川崎(日本): 日本のEスポーツ・ゲーマーであるマシロは目が不自由で、東京での移動はしばしば介添えに頼っている。しかし彼は、障害者のための有望なツールとして期待されている人工知能が、彼の一人旅を助けてくれることを期待している。
この26歳の『ストリートファイター』プレイヤーは、先日開催されたパラEスポーツの大会に参加するためスタジアムに向かう途中、AIチャットボットChatGPTの最新バージョンを試した。
「このようなイベントには、頼れる人がいないと参加できません」と彼はAFPに語った。「また、他の人と話さずに一人で移動したい時もあります」
「だから、ChatGPTのようなテクノロジーを使って、自分の特別支援サポートをデザインできれば最高です」
今年、米国のOpenAI社は、数ヶ国語の音声、テキスト、画像コマンドを理解するGPT-4oをリリースした。
このジェネレイティブ・ガジェットは、グーグルのジェミニなどとともに、教育、雇用、日常サービスをより利用しやすくする可能性があると専門家が言う、急成長している分野の一部である。
フジモト・マサヒロさん(ネット上のハンドルネームは「マシロ」)は、道の触覚舗装に従って、小さなサルのマスコットが付いたステッキを使って駅から自分の道を探した。
彼はGPT-4oに友達のように話しかけ、片耳のイヤホンでGPT-4oの答えを受け取り、もう片方の耳は車の音を聞くために空けておいた。
基本的な道順を尋ねたあと、彼は「実は私は目が見えないので、目の不自由な人のために詳細を教えてくれませんか?」と付け加えた。
「もちろんです」とボットは答えた。
目の見える人が20分かかる道のりを、マシロは何度もUターンしながら4倍ほどかかって歩いた。
大雨が降り始めると、彼は部分的に目の見える友人に助けを求め、旅を終えた。
「ストリートファイター6』で音だけを頼りに対戦相手を倒す、生まれつき小眼球で目が見えないマシロは、ついに「到着!」と叫んだ。
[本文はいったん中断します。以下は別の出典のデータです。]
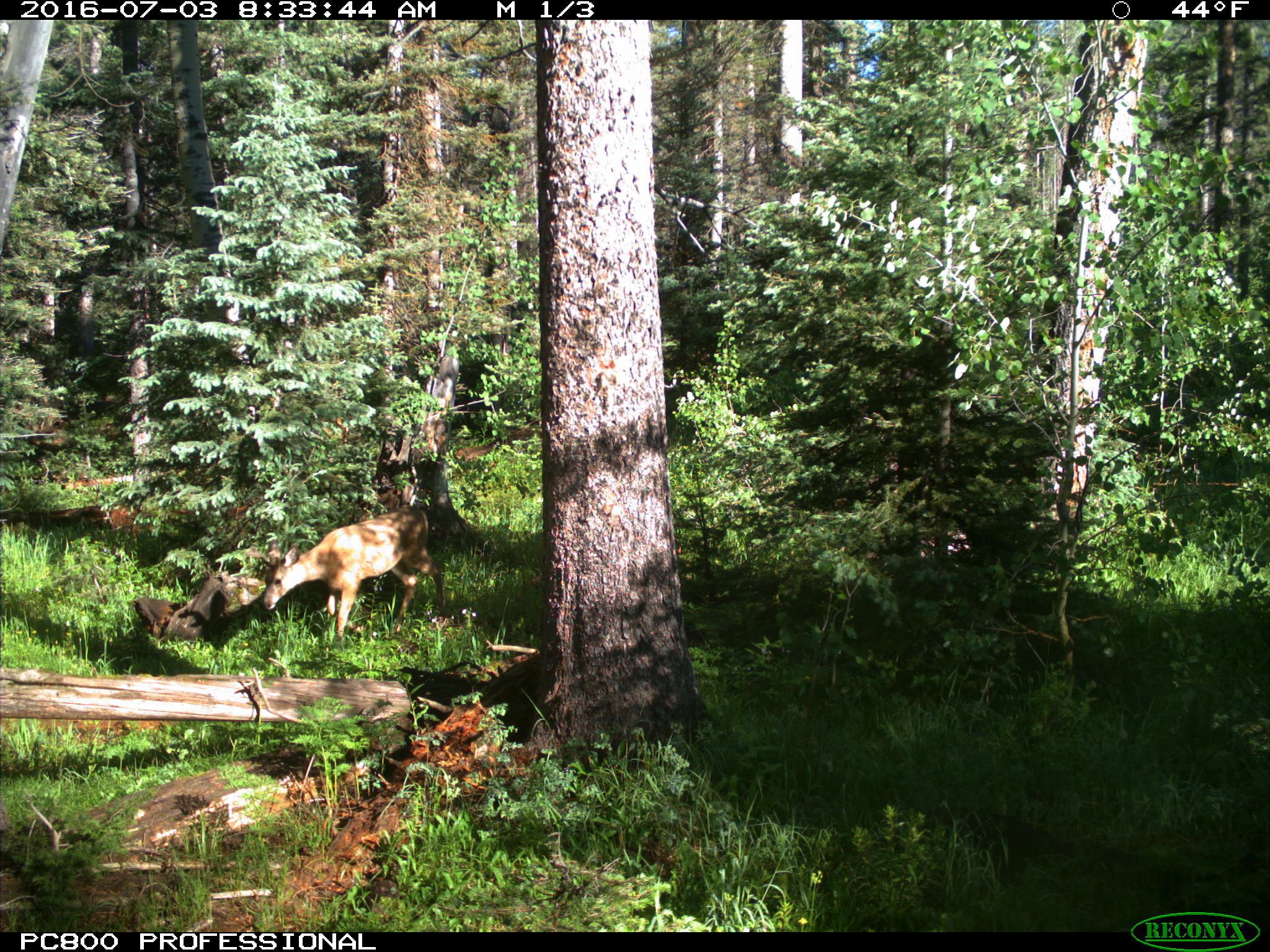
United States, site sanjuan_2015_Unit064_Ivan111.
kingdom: Animalia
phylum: Chordata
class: Mammalia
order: Artiodactyla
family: Cervidae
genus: Odocoileus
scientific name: Odocoileus hemionus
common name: mule deer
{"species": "Odocoileus hemionus (mule deer)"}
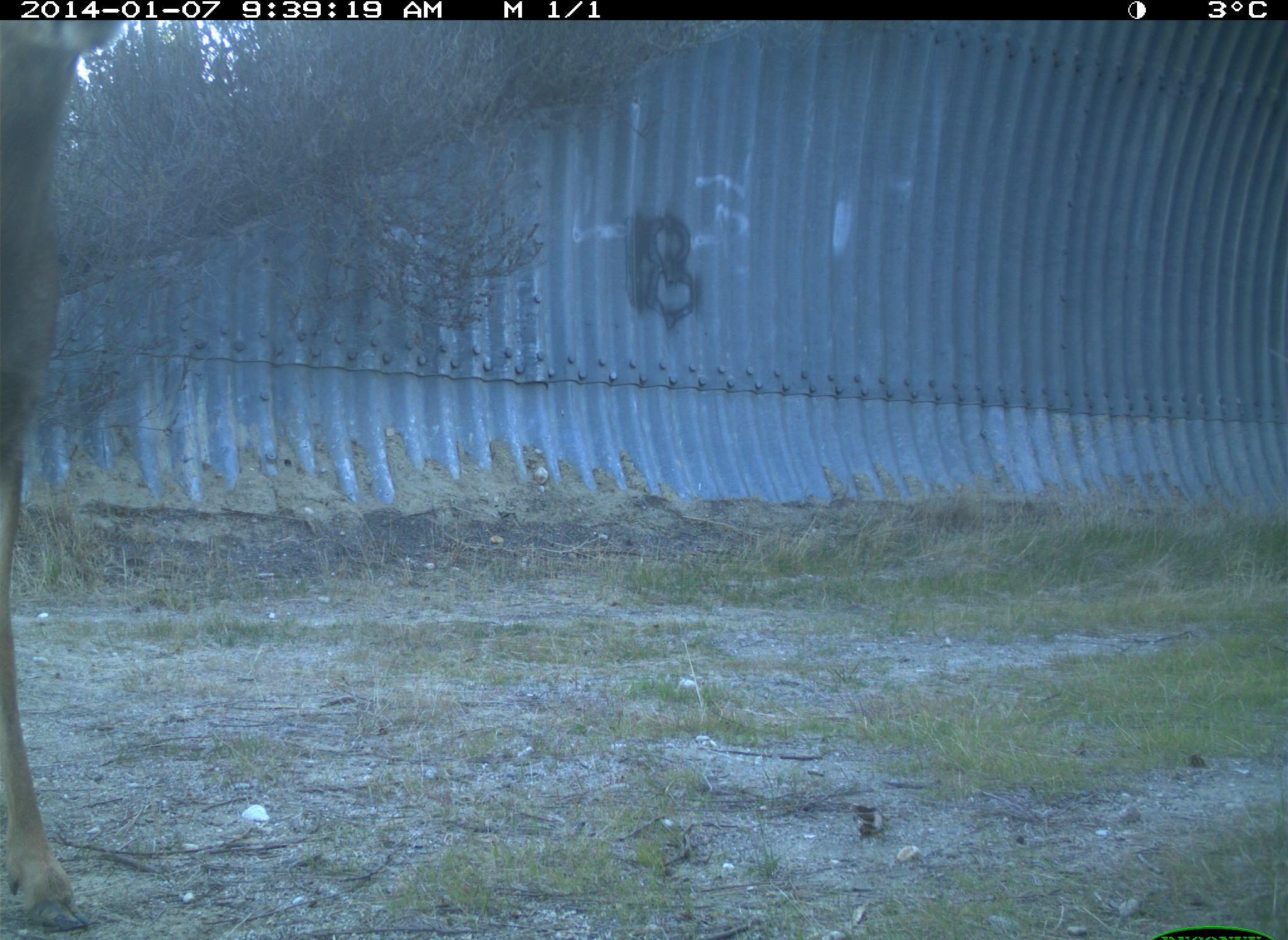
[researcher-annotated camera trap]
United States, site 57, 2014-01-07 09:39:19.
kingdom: Animalia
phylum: Chordata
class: Mammalia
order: Artiodactyla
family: Cervidae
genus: Odocoileus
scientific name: Odocoileus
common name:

ユニヴァーシティ・カレッジ・ロンドン(UCL)のコンピュータサイエンス准教授であるチョー・ヨンジュン氏は、「AIは、画一的な支援製品や技術よりも、特定のニーズに応えることができる」と語った。
UCLのGlobal Disability Innovation Hubでも働くチョー教授は、「その可能性は非常に大きい」と語る。
「多くの人に力を与え、自立を促すことができると私は考えています」
例えば、難聴者はAIの音声文字起こしを使うことができ、学習障害者はチャットボットが履歴書の書式を整える手助けをすることができる。
Seeing AI、Envision AI、TapTapSeeといった視覚障害者向けのツールは、携帯電話のカメラ画像を描写する。
デンマークのアプリ「Be My Eyes」は、実際のボランティアがライブチャットで支援するもので、OpenAIと協力して「デジタル視覚アシスタント」を開発している。
しかし、日本の障害とデジタル・アクセシビリティの専門家である伊敷雅英氏は、「とても自然に返答する」ChatGPTから間違いをキャッチするのは「厄介」だと警告している。
「生成AIの次の目標は、リアルタイムの視覚認識の精度を向上させ、最終的には人間の目に近い能力を達成することです」と、全盲の伊敷氏は語った。
また、Tech for Disabilityグループのマーク・ゴブロ氏は、AIは「非常に主流なデータセット」で訓練されるため、「人々の知覚の全領域、特に余白を代表するものではない」と注意を促した。
マシロは、ChatGPTが日本語の単語や場所の認識に限界があるため、AIがアシストする旅はより困難なものだと語った。
実験は「とても楽しかった」ものの、ChatGPTが地図ツールと連携していればもっと簡単だっただろうと、昨年グーグルマップと周囲の助けを借りてヨーロッパを旅したゲーマーの彼は言う。
彼はすでに次の旅行先を決めている: 屋久島の熱帯雨林だ。
「あのような場所を旅するときに何が起こるか、体験してみたい」と彼は語った。